◆ Ihre Aufgabe ◆
Geben Sie aus dem Text über Caligula und Kaiser Wilhelm II. den Abschnitt wortgetreu wieder, der mit den Worten „Seinen Münzen sieht“ einsetzt und nach den Worten „bessere Zeiten ein.“ endet.

Caligula und Kaiser Wilhelm II.
Der Historiker Ludwig Quidde handelte sich 1897 eine dreimonatige Gefängnisstrafe wegen angeblicher Majestätsbeleidigung ein





Das Deutsche Reich und Wilhelm II. persönlich ließen sich die Errichtung von Reiter- und anderen Denkmälern zu Ehren von Kaiser Wilhelm I. viel Geld kosten, und auch die an unzählige Menschen verliehene Medaille von 1897 mit den Bildnis „Wilhelms des Großen“ war Teil des um ihn entfalteten Personenkults, der von großen Teilen des deutschen Volkes im patriotischen Überschwang mitgetragen wurde.



Mit einem Monster wie Caligula verglichen zu werden, war für Wilhelm II. unzumutbar, weshalb der Verfasser des Pamphlets von 1894 zur Rechenschaft gezogen wurde.



Seinen Münzen sieht man es nicht an, dass Gajus Caesar, genannt Caligula, ein finsterer, blutrünstiger Despot war, der zu recht der Damnatio memoriae verfiel. Er ist nicht der Einzige, an den man sich mit Schaudern erinnert. Foto: AK Hirsch Nr. 378, Februar 2023 Nr. 1232



Hofbälle im Stil Friedrichs des Großen war ganz nach dem Geschmack Wilhelms II., da konnte sich der letzte Kaiser ganz als Nachfolger des bedeutendsten Herrschers aus dem Hause Hohenzollern fühlen, und seine Kamarilla tauchte in vermeintlich bessere Zeiten ein.



In einem Potsdamer Antiquitätengeschäft schaut Wilhelm der Letzte hoheitsvoll auf die Passanten, heute dürfte sich kaum jemand eine solche Büste in die gute Stube stellen.



Ludwig Quidde, hier ein Foto aus der Zeit, als er den Friedensnobelpreis erhielt, sah hellsichtiger als andere die pathologischen Züge im Charakter des amtierenden Kaisers und Königs.

◆ Erfasste Daten ◆
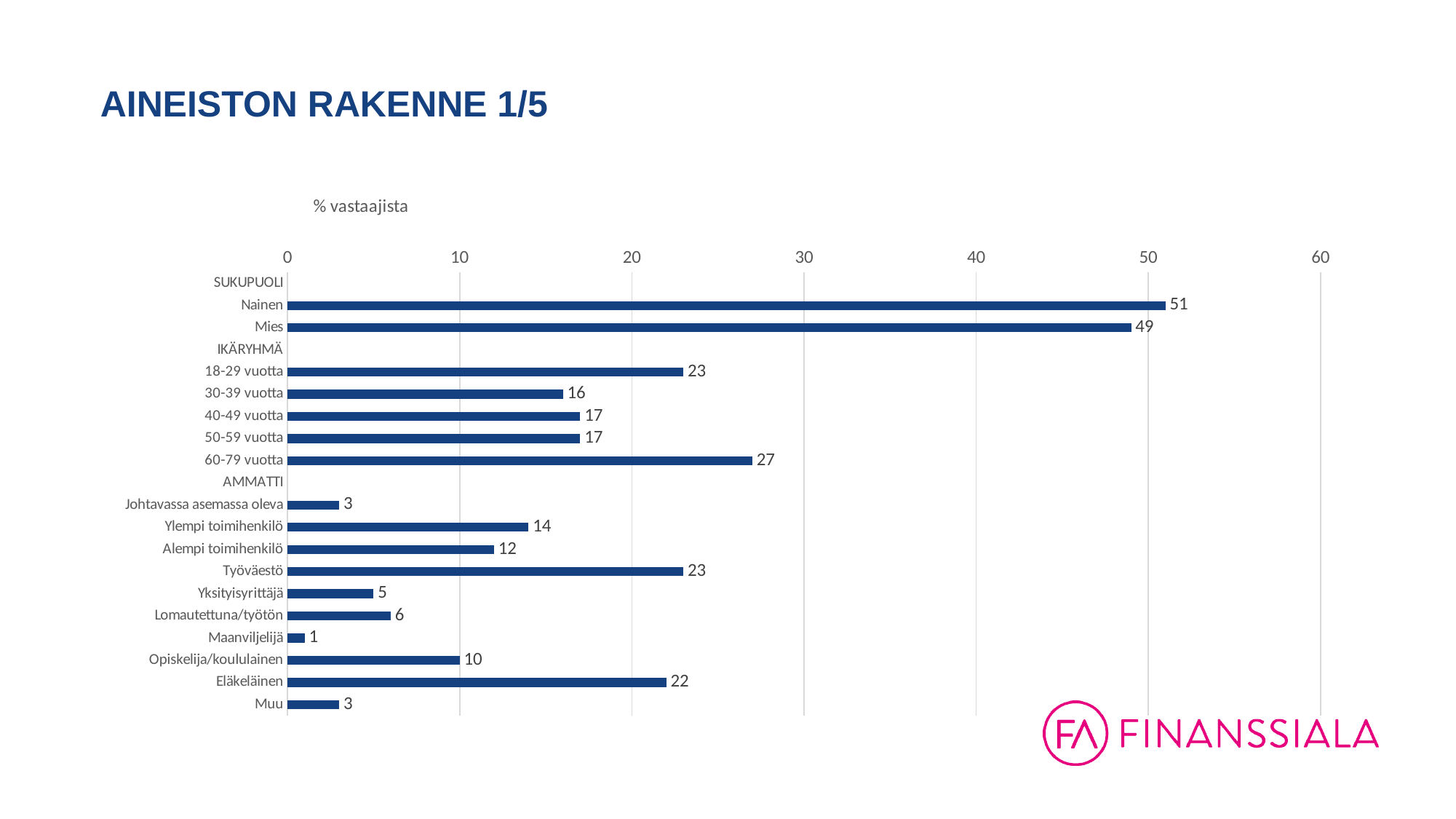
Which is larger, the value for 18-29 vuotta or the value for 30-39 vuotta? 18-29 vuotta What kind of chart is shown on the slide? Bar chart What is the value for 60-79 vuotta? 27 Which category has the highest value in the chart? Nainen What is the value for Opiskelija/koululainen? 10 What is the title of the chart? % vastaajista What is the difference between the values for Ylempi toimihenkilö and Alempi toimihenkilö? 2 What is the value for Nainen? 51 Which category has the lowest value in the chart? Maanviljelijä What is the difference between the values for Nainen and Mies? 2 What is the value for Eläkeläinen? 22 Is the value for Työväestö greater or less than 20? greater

◆ Lösung ◆
Seinen Münzen sieht man es nicht an, dass Gajus Caesar, genannt Caligula, ein finsterer, blutrünstiger Despot war, der zu recht der Damnatio memoriae verfiel. Er ist nicht der Einzige, an den man sich mit Schaudern erinnert. Foto: AK Hirsch Nr. 378, Februar 2023 Nr. 1232



Hofbälle im Stil Friedrichs des Großen war ganz nach dem Geschmack Wilhelms II., da konnte sich der letzte Kaiser ganz als Nachfolger des bedeutendsten Herrschers aus dem Hause Hohenzollern fühlen, und seine Kamarilla tauchte in vermeintlich bessere Zeiten ein.